In PyTorch, if I do `x = torch.tensor([1., 2., 3.], requires_grad=True)`

, then `max(x)`

returns `tensor(3., grad_fn=<SelectBackward>)`

, while `torch.max(x)`

returns `tensor(3., grad_fn=<MaxBackward1>)`

. What is the difference between these two gradients? When calling `backward()`

they both give the same answer at least in this small example.

The two backward functions behave differently when you try an input where multiple indices are tied for maximum. SelectBackward routes the gradient to the first maximum value while MaxBackward evenly distributes.

```
x = torch.tensor([1., 1.], requires_grad=True)
print(torch.autograd.grad(torch.max(x), (x,))[0]) # tensor([0.5000, 0.5000])
print(torch.autograd.grad(max(x), (x,))[0]) # tensor([1., 0.])
```

Thank you, very interesting. Is there any page that documents all grads and their behaviors? I couldn’t find it by googling.

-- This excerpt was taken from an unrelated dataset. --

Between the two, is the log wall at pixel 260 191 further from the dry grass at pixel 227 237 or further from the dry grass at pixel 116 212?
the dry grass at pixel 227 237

In general we don’t consider what backward functions we use part of the public api, so unfortunately they aren’t super well documented. They are subject to change, so try not to rely on that behavior.

For example when you call `max(tensor)`

in versions>=1.7, the grad_fn is now UnbindBackward instead of SelectBackward because max is a python builtin that relies on`Tensor.__iter__`

.

The behavior for `torch.max`

to evenly distribute gradients is also new in 1.7 and that is documented in the release notes here [0].